You cannot out-train a bad diet. And here’s another reason why. There is a compensatory response post-exercise. Without being aware, you will move less throughout the rest of the day. To make the point, it’s like going for a run in the morning and then spending the rest of the day on the sofa. By the end of the day you haven’t burned any more calories than on rest days. In fact, Kriemler et al. (1999) reported a 6% drop in calorie expenditure for two days after training. Your body attempts to recoup some of the calories expended before.

“When anticipating training, we subconsciously reduce our activity to conserve energy for the task ahead (Meijer et al., 1999).”

Reduced activity as a result of post-exercise fatigue makes sense. But there is also a pre-emptive response to evening training sessions to consider. Morning calorie expenditure decreases on days when participants intend to exercise later. So if you’re working out with a trainer twice a week yet still not losing weight that might be the reason why.
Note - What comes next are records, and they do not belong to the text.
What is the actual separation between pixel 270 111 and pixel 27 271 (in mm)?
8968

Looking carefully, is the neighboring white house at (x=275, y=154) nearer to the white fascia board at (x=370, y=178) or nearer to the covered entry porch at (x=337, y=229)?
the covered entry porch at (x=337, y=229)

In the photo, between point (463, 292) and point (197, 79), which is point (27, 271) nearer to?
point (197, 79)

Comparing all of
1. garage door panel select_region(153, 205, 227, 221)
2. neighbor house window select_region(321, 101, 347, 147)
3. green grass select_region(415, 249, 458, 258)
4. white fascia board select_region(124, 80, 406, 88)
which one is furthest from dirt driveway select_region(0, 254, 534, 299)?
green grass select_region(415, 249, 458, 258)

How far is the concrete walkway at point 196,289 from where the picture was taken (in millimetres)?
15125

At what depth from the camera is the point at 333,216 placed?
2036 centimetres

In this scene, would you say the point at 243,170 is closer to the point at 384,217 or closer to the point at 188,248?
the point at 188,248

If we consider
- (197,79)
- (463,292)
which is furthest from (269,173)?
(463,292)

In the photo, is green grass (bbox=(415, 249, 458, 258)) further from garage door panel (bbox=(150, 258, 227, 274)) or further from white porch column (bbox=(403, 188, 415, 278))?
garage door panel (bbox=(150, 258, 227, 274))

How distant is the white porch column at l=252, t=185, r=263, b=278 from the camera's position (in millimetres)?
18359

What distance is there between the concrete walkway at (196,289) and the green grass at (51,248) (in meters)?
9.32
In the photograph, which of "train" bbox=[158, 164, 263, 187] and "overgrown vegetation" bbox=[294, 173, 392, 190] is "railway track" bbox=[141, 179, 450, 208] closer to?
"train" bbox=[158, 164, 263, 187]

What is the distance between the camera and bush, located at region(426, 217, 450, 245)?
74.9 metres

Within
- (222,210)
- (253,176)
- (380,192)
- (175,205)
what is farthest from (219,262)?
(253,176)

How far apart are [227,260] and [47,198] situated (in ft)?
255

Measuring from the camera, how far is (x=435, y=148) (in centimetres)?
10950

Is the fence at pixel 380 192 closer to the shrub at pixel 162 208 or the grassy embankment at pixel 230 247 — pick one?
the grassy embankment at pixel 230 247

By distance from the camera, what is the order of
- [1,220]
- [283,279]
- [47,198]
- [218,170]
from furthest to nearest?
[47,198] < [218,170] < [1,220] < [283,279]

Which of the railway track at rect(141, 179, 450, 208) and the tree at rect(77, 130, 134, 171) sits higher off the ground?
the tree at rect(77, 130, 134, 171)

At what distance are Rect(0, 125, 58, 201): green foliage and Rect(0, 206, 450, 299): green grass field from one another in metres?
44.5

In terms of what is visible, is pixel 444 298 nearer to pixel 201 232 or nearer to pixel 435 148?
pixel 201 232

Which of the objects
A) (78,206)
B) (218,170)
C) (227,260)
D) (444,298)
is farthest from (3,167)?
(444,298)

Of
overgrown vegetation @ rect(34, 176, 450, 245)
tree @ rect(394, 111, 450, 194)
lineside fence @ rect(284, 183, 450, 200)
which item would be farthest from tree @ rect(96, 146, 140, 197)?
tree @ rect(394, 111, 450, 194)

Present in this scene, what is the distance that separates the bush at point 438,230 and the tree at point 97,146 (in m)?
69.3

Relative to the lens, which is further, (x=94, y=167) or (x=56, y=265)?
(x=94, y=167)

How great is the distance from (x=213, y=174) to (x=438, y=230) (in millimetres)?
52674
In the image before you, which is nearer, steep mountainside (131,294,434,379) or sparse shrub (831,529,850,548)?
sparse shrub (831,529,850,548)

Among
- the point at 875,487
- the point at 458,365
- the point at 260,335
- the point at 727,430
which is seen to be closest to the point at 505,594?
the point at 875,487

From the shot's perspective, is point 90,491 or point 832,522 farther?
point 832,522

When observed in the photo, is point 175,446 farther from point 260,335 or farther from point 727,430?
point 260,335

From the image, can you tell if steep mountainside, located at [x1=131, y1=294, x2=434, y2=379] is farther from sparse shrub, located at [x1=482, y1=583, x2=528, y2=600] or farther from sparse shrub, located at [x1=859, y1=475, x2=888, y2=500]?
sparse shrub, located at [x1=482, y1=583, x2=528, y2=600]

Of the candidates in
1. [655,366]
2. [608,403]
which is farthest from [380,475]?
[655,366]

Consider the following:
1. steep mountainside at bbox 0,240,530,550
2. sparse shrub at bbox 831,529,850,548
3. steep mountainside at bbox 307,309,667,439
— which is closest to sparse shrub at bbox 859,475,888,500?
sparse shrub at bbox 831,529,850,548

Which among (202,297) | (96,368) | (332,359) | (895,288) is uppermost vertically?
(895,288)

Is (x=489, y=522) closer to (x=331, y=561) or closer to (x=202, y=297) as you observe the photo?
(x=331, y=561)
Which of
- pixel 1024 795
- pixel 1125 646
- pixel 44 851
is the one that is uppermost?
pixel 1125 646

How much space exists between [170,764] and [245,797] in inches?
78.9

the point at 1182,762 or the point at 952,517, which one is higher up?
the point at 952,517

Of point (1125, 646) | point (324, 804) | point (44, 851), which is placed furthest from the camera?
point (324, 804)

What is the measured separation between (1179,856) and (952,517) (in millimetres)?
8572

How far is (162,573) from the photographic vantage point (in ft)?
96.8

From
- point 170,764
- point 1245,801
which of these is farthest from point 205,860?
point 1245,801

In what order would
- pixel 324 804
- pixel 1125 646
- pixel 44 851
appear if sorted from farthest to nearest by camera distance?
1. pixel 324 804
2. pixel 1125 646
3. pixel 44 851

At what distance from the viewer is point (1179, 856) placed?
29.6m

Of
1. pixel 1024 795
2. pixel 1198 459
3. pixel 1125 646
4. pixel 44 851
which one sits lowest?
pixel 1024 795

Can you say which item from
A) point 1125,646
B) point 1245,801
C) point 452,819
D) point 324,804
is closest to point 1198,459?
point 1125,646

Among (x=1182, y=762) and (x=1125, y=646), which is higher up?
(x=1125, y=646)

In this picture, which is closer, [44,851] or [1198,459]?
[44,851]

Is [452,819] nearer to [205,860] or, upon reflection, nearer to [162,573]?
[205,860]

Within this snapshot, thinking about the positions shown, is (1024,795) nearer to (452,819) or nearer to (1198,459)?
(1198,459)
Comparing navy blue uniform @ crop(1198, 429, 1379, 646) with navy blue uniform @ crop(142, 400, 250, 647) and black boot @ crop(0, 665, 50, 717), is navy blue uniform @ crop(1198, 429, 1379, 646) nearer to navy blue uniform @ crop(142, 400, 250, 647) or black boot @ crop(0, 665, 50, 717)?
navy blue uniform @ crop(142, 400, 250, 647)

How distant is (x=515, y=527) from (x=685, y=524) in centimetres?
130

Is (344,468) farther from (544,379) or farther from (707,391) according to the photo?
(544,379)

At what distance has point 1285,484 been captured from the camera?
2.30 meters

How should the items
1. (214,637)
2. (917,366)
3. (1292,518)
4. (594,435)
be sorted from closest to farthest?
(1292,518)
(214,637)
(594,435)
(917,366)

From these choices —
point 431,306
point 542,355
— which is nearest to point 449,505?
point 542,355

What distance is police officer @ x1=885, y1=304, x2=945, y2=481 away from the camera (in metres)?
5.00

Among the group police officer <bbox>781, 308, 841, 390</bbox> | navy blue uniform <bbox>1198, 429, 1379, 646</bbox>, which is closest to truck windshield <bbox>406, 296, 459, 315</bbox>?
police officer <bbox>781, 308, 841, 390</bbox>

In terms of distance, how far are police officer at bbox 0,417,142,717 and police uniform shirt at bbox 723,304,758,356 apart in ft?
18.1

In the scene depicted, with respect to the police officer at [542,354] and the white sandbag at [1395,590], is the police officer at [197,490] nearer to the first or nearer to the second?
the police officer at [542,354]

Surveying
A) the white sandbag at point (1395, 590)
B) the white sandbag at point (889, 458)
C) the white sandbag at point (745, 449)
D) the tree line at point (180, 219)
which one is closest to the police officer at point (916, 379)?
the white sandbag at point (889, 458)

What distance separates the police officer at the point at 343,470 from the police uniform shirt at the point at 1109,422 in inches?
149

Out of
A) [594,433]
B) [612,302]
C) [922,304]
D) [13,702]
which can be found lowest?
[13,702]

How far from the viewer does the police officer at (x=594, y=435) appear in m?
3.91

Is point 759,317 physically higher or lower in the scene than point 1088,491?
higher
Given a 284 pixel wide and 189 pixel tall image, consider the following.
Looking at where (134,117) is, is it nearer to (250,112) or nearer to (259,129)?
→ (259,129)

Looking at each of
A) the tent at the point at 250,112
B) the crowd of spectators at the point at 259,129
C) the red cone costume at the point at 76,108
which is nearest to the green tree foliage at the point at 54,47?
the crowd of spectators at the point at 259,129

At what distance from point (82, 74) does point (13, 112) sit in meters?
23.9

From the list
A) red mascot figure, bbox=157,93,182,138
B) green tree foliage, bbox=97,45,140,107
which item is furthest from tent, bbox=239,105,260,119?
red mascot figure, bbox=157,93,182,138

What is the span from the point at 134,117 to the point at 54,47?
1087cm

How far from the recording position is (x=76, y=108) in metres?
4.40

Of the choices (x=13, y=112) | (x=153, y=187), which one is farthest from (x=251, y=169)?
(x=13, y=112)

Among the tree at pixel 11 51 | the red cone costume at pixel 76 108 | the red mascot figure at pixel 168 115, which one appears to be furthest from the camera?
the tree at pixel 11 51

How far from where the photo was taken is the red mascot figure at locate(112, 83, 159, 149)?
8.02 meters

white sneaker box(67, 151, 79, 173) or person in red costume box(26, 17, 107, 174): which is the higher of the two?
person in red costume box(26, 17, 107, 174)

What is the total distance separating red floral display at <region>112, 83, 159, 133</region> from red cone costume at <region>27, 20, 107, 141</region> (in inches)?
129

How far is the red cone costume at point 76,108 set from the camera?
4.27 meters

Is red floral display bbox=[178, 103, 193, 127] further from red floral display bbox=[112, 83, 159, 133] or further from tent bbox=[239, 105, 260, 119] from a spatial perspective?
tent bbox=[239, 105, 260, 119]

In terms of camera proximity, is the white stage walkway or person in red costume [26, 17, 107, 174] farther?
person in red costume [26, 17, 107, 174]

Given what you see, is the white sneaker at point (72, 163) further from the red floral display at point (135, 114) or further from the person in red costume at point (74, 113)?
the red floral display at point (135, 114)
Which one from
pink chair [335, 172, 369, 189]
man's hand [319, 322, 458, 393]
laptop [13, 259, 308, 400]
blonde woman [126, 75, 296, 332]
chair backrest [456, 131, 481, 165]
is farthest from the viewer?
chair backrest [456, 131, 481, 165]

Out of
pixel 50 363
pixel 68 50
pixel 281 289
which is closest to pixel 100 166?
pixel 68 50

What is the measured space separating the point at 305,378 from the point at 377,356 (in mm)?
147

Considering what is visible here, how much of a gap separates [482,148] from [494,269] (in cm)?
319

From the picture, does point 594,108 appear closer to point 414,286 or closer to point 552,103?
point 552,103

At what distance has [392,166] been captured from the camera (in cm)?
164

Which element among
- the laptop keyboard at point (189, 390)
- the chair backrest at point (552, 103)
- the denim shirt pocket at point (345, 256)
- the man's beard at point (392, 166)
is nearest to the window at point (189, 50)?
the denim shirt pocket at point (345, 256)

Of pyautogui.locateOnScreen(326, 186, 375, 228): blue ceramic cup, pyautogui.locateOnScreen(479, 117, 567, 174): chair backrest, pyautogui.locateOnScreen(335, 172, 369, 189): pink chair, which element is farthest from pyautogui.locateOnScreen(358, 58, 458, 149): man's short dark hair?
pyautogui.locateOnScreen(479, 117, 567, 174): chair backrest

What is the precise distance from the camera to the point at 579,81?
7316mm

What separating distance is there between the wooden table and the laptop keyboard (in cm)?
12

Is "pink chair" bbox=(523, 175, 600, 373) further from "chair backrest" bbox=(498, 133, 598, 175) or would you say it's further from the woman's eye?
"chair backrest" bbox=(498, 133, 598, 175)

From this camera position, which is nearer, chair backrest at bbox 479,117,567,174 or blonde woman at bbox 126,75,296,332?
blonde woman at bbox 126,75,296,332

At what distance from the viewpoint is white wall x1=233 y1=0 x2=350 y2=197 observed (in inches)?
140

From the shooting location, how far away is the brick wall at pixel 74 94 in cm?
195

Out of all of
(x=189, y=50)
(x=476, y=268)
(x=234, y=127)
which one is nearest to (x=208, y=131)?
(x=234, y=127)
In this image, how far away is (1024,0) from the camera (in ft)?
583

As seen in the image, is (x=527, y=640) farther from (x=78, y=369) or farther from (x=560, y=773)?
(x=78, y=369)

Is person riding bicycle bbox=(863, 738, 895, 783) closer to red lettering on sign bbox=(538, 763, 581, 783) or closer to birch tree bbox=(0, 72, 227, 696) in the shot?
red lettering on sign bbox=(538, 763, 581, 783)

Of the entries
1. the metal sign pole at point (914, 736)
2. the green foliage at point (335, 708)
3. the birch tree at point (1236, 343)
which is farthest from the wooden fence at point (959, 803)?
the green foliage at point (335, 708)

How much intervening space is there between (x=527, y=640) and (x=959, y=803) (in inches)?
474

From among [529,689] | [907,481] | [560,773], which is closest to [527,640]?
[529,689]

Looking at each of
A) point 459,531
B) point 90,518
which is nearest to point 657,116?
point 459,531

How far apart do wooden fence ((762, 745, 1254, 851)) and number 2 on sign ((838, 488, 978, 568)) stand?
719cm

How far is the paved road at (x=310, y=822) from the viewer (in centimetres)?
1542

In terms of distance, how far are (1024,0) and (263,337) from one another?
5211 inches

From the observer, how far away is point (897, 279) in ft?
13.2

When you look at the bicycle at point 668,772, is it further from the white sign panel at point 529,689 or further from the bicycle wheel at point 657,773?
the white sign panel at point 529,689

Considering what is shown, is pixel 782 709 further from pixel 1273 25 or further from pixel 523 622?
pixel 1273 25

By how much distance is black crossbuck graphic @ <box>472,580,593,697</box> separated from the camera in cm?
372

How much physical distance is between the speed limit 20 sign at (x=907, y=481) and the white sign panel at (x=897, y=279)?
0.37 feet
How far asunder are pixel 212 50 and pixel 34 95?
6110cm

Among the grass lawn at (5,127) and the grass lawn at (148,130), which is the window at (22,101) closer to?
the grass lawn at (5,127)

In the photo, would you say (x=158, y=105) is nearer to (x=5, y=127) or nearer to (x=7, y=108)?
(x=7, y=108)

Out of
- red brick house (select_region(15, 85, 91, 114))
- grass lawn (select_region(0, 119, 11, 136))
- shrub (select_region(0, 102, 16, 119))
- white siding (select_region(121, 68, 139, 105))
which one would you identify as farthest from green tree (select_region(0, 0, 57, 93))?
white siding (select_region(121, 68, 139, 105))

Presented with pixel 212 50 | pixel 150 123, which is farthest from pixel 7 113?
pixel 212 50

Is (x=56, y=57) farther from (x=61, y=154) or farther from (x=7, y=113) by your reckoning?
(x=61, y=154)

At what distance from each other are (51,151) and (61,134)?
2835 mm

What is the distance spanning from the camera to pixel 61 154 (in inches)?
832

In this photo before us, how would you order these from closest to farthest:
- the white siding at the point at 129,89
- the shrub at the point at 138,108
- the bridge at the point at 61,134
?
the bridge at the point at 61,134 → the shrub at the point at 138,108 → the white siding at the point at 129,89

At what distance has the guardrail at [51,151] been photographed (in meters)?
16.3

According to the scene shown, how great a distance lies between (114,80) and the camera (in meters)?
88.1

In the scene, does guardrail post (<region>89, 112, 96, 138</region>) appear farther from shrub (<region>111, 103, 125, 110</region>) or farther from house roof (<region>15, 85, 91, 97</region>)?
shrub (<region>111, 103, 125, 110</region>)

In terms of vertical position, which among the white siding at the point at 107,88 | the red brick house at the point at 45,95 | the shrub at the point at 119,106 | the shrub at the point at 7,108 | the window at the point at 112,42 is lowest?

How do we counteract this compensatory decrease in calorie expenditure? Or the reduced movement when working from home? I recommend using a pedometer to track your activity. Step targets should be set according to your current level of activity. Start with 20% more than your average.

Take the stairs instead of the lift. Walk to the station instead of catching the bus. Leave the office at lunchtime and walk somewhere to get your lunch.

Calories out

Calories out

References

Church, T.S., Thomas, D.M., Tudor-Locke, C., Katzmarzyk, P.T., Earnest, C.P., Rodarte, R.Q., Martin, C.K., Blair, S.N. and Bouchard, C., 2011. Trends over 5 decades in US occupation-related physical activity and their associations with obesity. PloS one, 6(5), p.e19657.

Kriemler, S., Hebestreit, H., Mikami, S., Bar-Or, T., Ayub, B.V. and Bar-Or, O., 1999. Impact of a single exercise bout on energy expenditure and spontaneous physical activity of obese boys. Pediatric research, 46(1), pp.40-44.

Ludwig, D.S., Majzoub, J.A., Al-Zahrani, A., Dallal, G.E., Blanco, I. and Roberts, S.B., 1999. High glycemic index foods, overeating, and obesity. Pediatrics103(3), pp.e26-e26.

Meijer, E.P., Westerterp, K.R. and Verstappen, F.T., 1999. Effect of exercise training on total daily physical activity in elderly humans. European journal of applied physiology and occupational physiology, 80(1), pp.16-21.

Westerterp, K.R., Wilson, S.A.J. and Rolland, V., 1999. Diet induced thermogenesis measured over 24 h in a respiration chamber: effect of diet composition. International journal of obesity23(3), pp.287-292.